[GIVEN REQUEST]: Rewrite the data below, renaming every "red striped banner" as "red-striped banner" and keeping everything else the same.

(Rows of spatial question data)
________________________________________

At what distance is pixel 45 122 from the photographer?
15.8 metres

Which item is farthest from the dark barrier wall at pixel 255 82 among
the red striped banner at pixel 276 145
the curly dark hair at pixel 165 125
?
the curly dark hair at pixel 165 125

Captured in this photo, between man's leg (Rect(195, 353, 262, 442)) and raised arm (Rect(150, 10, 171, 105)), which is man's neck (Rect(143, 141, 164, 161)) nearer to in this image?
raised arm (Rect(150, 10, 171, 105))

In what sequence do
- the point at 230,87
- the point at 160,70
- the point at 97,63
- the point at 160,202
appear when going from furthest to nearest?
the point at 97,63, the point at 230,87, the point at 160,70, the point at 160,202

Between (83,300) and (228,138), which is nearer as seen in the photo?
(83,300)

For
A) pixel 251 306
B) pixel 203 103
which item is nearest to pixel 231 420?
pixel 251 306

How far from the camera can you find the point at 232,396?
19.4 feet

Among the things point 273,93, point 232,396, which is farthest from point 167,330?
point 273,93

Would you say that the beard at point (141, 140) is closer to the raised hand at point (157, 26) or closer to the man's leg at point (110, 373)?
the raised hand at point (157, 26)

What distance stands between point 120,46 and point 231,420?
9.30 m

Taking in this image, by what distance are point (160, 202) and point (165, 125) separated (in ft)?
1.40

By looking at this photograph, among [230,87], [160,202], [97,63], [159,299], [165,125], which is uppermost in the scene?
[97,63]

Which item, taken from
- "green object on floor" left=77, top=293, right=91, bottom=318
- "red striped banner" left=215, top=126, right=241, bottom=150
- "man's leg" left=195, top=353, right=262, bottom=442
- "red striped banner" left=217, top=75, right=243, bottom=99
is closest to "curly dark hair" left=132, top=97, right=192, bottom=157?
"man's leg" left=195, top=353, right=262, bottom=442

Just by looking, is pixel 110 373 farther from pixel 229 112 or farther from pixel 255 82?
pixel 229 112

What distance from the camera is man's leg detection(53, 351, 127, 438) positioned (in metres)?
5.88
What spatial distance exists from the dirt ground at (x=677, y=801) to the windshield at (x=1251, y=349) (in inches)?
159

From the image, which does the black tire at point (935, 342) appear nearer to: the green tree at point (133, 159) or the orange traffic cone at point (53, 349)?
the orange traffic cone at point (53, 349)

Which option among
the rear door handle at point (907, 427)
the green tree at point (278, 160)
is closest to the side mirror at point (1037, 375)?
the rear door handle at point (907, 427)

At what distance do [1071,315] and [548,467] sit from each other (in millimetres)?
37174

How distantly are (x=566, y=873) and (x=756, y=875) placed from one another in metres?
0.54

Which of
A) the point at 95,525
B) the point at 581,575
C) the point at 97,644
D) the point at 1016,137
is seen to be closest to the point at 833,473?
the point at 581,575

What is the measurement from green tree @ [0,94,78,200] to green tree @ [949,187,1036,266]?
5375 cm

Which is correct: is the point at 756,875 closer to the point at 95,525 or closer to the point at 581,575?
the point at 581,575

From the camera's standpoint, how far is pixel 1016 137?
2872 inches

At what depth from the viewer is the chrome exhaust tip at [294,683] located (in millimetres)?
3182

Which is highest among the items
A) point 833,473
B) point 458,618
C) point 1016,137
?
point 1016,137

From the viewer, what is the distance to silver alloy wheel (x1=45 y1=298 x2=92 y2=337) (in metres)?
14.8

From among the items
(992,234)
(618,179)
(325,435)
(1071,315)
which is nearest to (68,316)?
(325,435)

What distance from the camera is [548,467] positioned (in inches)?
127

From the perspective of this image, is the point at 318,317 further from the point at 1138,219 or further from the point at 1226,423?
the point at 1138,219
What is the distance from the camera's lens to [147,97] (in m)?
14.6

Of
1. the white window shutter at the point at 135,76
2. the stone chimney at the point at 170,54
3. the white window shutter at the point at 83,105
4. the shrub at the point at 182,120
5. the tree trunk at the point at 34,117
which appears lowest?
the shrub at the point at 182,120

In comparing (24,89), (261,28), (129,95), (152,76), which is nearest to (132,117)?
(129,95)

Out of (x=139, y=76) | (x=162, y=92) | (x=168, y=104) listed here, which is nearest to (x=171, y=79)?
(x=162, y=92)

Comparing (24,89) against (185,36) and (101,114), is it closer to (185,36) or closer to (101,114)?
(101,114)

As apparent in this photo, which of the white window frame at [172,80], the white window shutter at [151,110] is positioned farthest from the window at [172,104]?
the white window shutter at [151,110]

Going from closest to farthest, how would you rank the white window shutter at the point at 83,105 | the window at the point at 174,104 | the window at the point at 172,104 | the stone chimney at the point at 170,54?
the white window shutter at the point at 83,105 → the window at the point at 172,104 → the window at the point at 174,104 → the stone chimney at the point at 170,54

________________________________________

[CORRECT RESULT]:
At what distance is pixel 45 122 from the photographer?
15.8 metres

Which item is farthest from the dark barrier wall at pixel 255 82 among
the red-striped banner at pixel 276 145
the curly dark hair at pixel 165 125
?
the curly dark hair at pixel 165 125

Captured in this photo, between man's leg (Rect(195, 353, 262, 442)) and raised arm (Rect(150, 10, 171, 105)), which is man's neck (Rect(143, 141, 164, 161)) nearer to in this image?
raised arm (Rect(150, 10, 171, 105))

In what sequence do
- the point at 230,87
- the point at 160,70
- the point at 97,63
- the point at 160,202
appear when going from furthest to nearest?
the point at 97,63, the point at 230,87, the point at 160,70, the point at 160,202

Between (83,300) and (228,138), which is nearer as seen in the photo?
(83,300)

For
A) pixel 251 306
B) pixel 203 103
which item is nearest to pixel 231 420?
pixel 251 306

How far from the camera can you find the point at 232,396?
19.4 feet

Among the things point 273,93, point 232,396, which is farthest from point 167,330?
point 273,93

Would you say that the beard at point (141, 140) is closer to the raised hand at point (157, 26) or closer to the man's leg at point (110, 373)?
the raised hand at point (157, 26)

What distance stands between point 120,46 and point 231,420?
9.30 m

Taking in this image, by what distance are point (160, 202) and point (165, 125) separated (in ft)?
1.40

By looking at this photograph, among [230,87], [160,202], [97,63], [159,299], [165,125], which is uppermost in the scene?
[97,63]

Which item, taken from
- "green object on floor" left=77, top=293, right=91, bottom=318
- "red-striped banner" left=215, top=126, right=241, bottom=150
- "man's leg" left=195, top=353, right=262, bottom=442
- "red-striped banner" left=217, top=75, right=243, bottom=99
is closest to "curly dark hair" left=132, top=97, right=192, bottom=157?
"man's leg" left=195, top=353, right=262, bottom=442

Just by looking, is pixel 110 373 farther from pixel 229 112 or farther from pixel 255 82?
pixel 229 112

What distance from the camera is man's leg detection(53, 351, 127, 438) positioned (in metres)?
5.88
What spatial distance exists from the dirt ground at (x=677, y=801) to the windshield at (x=1251, y=349) (in inches)?
159

From the image, which does the black tire at point (935, 342) appear nearer to: the green tree at point (133, 159) or the orange traffic cone at point (53, 349)?
the orange traffic cone at point (53, 349)

Which option among
the rear door handle at point (907, 427)
the green tree at point (278, 160)
is closest to the side mirror at point (1037, 375)?
the rear door handle at point (907, 427)

At what distance do [1071,315] and [548,467] sit from each other (in millimetres)?
37174

How distantly are (x=566, y=873) and (x=756, y=875) placed from one another in metres?
0.54

Which of
A) the point at 95,525
B) the point at 581,575
C) the point at 97,644
D) the point at 1016,137
is seen to be closest to the point at 833,473?
the point at 581,575

What is the measurement from green tree @ [0,94,78,200] to green tree @ [949,187,1036,266]?
5375 cm

Which is correct: is the point at 756,875 closer to the point at 95,525 or closer to the point at 581,575?
the point at 581,575

From the camera's standpoint, how far is pixel 1016 137?
2872 inches

At what depth from the viewer is the chrome exhaust tip at [294,683] located (in millimetres)?
3182

Which is highest among the items
A) point 833,473
B) point 458,618
C) point 1016,137
?
point 1016,137

From the viewer, what is the distance to silver alloy wheel (x1=45 y1=298 x2=92 y2=337) (in metres)?
14.8

From among the items
(992,234)
(618,179)
(325,435)
(1071,315)
which is nearest to (68,316)?
(325,435)

What distance from the camera is [548,467] positioned (in inches)?
127

From the perspective of this image, is the point at 318,317 further from the point at 1138,219 or further from the point at 1226,423?
the point at 1138,219
What is the distance from the camera's lens to [147,97] (in m)?
14.6

Of
1. the white window shutter at the point at 135,76
2. the stone chimney at the point at 170,54
3. the white window shutter at the point at 83,105
4. the shrub at the point at 182,120
5. the tree trunk at the point at 34,117
which appears lowest?
the shrub at the point at 182,120

In comparing (24,89), (261,28), (129,95), (152,76), which is nearest to (132,117)?
(129,95)

Out of (x=139, y=76) | (x=162, y=92) | (x=168, y=104) listed here, which is nearest to (x=171, y=79)?
(x=162, y=92)

Comparing (24,89) against (185,36) and (101,114), is it closer to (185,36) or closer to (101,114)?
(101,114)

As apparent in this photo, which of the white window frame at [172,80], the white window shutter at [151,110] is positioned farthest from the window at [172,104]?
the white window shutter at [151,110]

Going from closest to farthest, how would you rank the white window shutter at the point at 83,105 | the window at the point at 174,104 | the window at the point at 172,104 | the stone chimney at the point at 170,54?
the white window shutter at the point at 83,105 → the window at the point at 172,104 → the window at the point at 174,104 → the stone chimney at the point at 170,54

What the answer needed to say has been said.